**** Provided data

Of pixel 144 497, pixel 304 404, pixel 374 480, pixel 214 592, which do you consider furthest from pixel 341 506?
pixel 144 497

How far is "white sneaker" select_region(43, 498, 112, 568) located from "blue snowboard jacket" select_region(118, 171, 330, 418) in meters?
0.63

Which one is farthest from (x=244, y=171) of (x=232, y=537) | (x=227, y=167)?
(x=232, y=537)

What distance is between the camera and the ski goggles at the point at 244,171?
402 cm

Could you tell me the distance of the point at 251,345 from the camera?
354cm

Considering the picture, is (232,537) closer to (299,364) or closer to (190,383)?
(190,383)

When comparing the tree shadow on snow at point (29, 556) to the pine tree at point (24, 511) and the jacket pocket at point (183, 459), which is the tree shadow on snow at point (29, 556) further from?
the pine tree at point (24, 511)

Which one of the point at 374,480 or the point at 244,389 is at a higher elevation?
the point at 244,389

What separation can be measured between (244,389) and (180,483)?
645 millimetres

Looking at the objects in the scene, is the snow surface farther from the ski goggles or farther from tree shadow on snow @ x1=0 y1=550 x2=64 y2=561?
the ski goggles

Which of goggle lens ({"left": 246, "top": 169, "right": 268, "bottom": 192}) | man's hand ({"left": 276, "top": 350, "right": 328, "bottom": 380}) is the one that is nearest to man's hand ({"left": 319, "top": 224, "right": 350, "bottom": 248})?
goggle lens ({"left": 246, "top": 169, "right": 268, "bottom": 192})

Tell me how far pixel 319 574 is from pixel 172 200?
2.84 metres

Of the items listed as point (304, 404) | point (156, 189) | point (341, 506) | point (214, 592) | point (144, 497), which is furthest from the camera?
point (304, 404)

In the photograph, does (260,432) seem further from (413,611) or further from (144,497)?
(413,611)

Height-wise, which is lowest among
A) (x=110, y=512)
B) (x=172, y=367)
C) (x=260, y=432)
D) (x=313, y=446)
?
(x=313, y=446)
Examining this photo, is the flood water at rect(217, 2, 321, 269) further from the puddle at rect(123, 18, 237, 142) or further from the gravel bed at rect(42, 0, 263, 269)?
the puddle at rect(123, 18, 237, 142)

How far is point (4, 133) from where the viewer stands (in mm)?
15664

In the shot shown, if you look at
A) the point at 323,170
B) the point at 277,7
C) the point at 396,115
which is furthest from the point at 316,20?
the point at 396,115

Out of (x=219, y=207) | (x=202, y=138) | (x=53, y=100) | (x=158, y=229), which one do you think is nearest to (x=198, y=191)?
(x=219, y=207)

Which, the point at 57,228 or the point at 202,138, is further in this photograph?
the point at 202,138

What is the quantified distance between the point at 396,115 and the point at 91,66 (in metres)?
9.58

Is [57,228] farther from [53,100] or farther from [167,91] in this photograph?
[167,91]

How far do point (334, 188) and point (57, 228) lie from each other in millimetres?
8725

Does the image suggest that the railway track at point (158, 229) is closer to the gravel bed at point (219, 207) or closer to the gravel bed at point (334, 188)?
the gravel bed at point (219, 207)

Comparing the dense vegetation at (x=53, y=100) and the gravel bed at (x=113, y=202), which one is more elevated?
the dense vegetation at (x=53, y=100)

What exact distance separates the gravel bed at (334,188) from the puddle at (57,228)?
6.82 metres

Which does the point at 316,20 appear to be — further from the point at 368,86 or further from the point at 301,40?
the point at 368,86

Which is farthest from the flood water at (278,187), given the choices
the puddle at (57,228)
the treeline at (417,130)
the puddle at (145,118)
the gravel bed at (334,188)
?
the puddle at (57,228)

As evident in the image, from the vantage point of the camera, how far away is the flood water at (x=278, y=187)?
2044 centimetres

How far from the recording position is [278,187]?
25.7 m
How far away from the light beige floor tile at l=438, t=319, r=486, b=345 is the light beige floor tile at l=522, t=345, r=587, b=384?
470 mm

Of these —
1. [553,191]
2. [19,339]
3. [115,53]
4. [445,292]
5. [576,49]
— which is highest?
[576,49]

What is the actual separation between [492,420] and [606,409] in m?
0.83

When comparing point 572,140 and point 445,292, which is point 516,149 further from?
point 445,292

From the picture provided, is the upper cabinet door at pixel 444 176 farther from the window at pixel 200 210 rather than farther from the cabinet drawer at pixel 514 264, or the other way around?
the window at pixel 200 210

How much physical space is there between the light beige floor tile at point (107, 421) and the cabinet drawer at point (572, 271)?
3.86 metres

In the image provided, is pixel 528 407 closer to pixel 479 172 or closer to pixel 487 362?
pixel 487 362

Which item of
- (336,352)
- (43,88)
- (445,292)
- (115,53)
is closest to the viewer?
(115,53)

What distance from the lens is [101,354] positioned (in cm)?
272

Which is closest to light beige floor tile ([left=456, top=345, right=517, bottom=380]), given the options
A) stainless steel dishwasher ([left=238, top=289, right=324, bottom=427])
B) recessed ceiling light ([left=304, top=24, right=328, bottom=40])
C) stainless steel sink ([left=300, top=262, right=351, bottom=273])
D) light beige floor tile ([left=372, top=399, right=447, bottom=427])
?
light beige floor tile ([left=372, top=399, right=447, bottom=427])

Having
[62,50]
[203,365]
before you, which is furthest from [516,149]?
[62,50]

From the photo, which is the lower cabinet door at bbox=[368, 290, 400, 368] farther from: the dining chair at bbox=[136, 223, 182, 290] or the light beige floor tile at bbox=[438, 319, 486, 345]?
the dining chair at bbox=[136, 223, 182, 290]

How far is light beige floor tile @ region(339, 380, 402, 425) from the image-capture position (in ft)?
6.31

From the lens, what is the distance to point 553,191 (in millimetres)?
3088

********

**Goal of the exercise**
Each record above should be restated word for word.

**Task solution**
Of pixel 144 497, pixel 304 404, pixel 374 480, pixel 214 592, which do you consider furthest from pixel 341 506?
pixel 144 497

How far is "white sneaker" select_region(43, 498, 112, 568) located from "blue snowboard jacket" select_region(118, 171, 330, 418) in meters?
0.63

Which one is farthest from (x=244, y=171) of (x=232, y=537) | (x=227, y=167)?
(x=232, y=537)

What distance is between the camera and the ski goggles at the point at 244,171?
402 cm

Could you tell me the distance of the point at 251,345 from the camera?
354cm

Considering the picture, is (232,537) closer to (299,364) or closer to (190,383)?
(190,383)

When comparing the tree shadow on snow at point (29, 556) to the pine tree at point (24, 511) and the jacket pocket at point (183, 459), which is the tree shadow on snow at point (29, 556) further from?
the pine tree at point (24, 511)

Which one of the point at 374,480 or the point at 244,389 is at a higher elevation?
the point at 244,389

What separation can be measured between (244,389) and (180,483)?
645 millimetres

Looking at the objects in the scene, is the snow surface farther from the ski goggles or farther from tree shadow on snow @ x1=0 y1=550 x2=64 y2=561?
the ski goggles

Which of goggle lens ({"left": 246, "top": 169, "right": 268, "bottom": 192}) | man's hand ({"left": 276, "top": 350, "right": 328, "bottom": 380}) is the one that is nearest to man's hand ({"left": 319, "top": 224, "right": 350, "bottom": 248})?
goggle lens ({"left": 246, "top": 169, "right": 268, "bottom": 192})

Tell me how far pixel 319 574 is from pixel 172 200?
2.84 metres

Of the items listed as point (304, 404) | point (156, 189) | point (341, 506) | point (214, 592) | point (144, 497), which is furthest from the camera?
point (304, 404)

In the photograph, does (260,432) seem further from (413,611) or further from (144,497)?
(413,611)

Height-wise, which is lowest among
A) (x=110, y=512)
B) (x=172, y=367)
C) (x=260, y=432)
D) (x=313, y=446)
?
(x=313, y=446)
Examining this photo, is the flood water at rect(217, 2, 321, 269) further from the puddle at rect(123, 18, 237, 142) or further from the gravel bed at rect(42, 0, 263, 269)?
the puddle at rect(123, 18, 237, 142)

How far is point (4, 133) from where the viewer stands (in mm)?
15664

In the shot shown, if you look at
A) the point at 323,170
B) the point at 277,7
C) the point at 396,115
which is furthest from the point at 316,20?
the point at 396,115

Out of (x=219, y=207) | (x=202, y=138) | (x=53, y=100) | (x=158, y=229), which one do you think is nearest to (x=198, y=191)?
(x=219, y=207)

Which, the point at 57,228 or the point at 202,138, is further in this photograph?
the point at 202,138

What is the quantified distance between the point at 396,115 and the point at 91,66 (in metres)?
9.58

Is [57,228] farther from [53,100] or farther from [167,91] in this photograph?
[167,91]

How far do point (334, 188) and point (57, 228) lie from each other in millimetres?
8725

Does the image suggest that the railway track at point (158, 229) is closer to the gravel bed at point (219, 207) or closer to the gravel bed at point (334, 188)?
the gravel bed at point (219, 207)

Comparing the dense vegetation at (x=53, y=100) and the gravel bed at (x=113, y=202), which one is more elevated?
the dense vegetation at (x=53, y=100)

What exact distance separates the gravel bed at (334,188) from the puddle at (57,228)?
6.82 metres

Which does the point at 316,20 appear to be — further from the point at 368,86 or further from the point at 301,40?
the point at 368,86

Which is farthest from the flood water at (278,187), given the choices
the puddle at (57,228)
the treeline at (417,130)
the puddle at (145,118)
the gravel bed at (334,188)
?
the puddle at (57,228)

As evident in the image, from the vantage point of the camera, how far away is the flood water at (x=278, y=187)?
2044 centimetres

How far from the recording position is [278,187]?
25.7 m
How far away from the light beige floor tile at l=438, t=319, r=486, b=345 is the light beige floor tile at l=522, t=345, r=587, b=384?
470 mm

Of these —
1. [553,191]
2. [19,339]
3. [115,53]
4. [445,292]
5. [576,49]
— which is highest?
[576,49]

What is the actual separation between [492,420] and [606,409] in m?
0.83

When comparing point 572,140 and point 445,292, which is point 516,149 further from?
point 445,292

From the picture provided, is the upper cabinet door at pixel 444 176 farther from the window at pixel 200 210 rather than farther from the cabinet drawer at pixel 514 264, or the other way around?
the window at pixel 200 210

How much physical space is there between the light beige floor tile at point (107, 421) and the cabinet drawer at point (572, 271)?
3.86 metres

In the image provided, is pixel 528 407 closer to pixel 479 172 or closer to pixel 487 362?
pixel 487 362

Which item of
- (336,352)
- (43,88)
- (445,292)
- (115,53)
is closest to the viewer?
(115,53)

What distance from the lens is [101,354] positioned (in cm)?
272

Which is closest to light beige floor tile ([left=456, top=345, right=517, bottom=380]), given the options
A) stainless steel dishwasher ([left=238, top=289, right=324, bottom=427])
B) recessed ceiling light ([left=304, top=24, right=328, bottom=40])
C) stainless steel sink ([left=300, top=262, right=351, bottom=273])
D) light beige floor tile ([left=372, top=399, right=447, bottom=427])
?
light beige floor tile ([left=372, top=399, right=447, bottom=427])

Having
[62,50]
[203,365]
before you, which is furthest from [516,149]?
[62,50]

From the photo, which is the lower cabinet door at bbox=[368, 290, 400, 368] farther from: the dining chair at bbox=[136, 223, 182, 290] or the light beige floor tile at bbox=[438, 319, 486, 345]?
the dining chair at bbox=[136, 223, 182, 290]

How far is light beige floor tile @ region(339, 380, 402, 425) from the image-capture position (in ft)?
6.31

From the lens, what is the distance to point 553,191 (in millimetres)?
3088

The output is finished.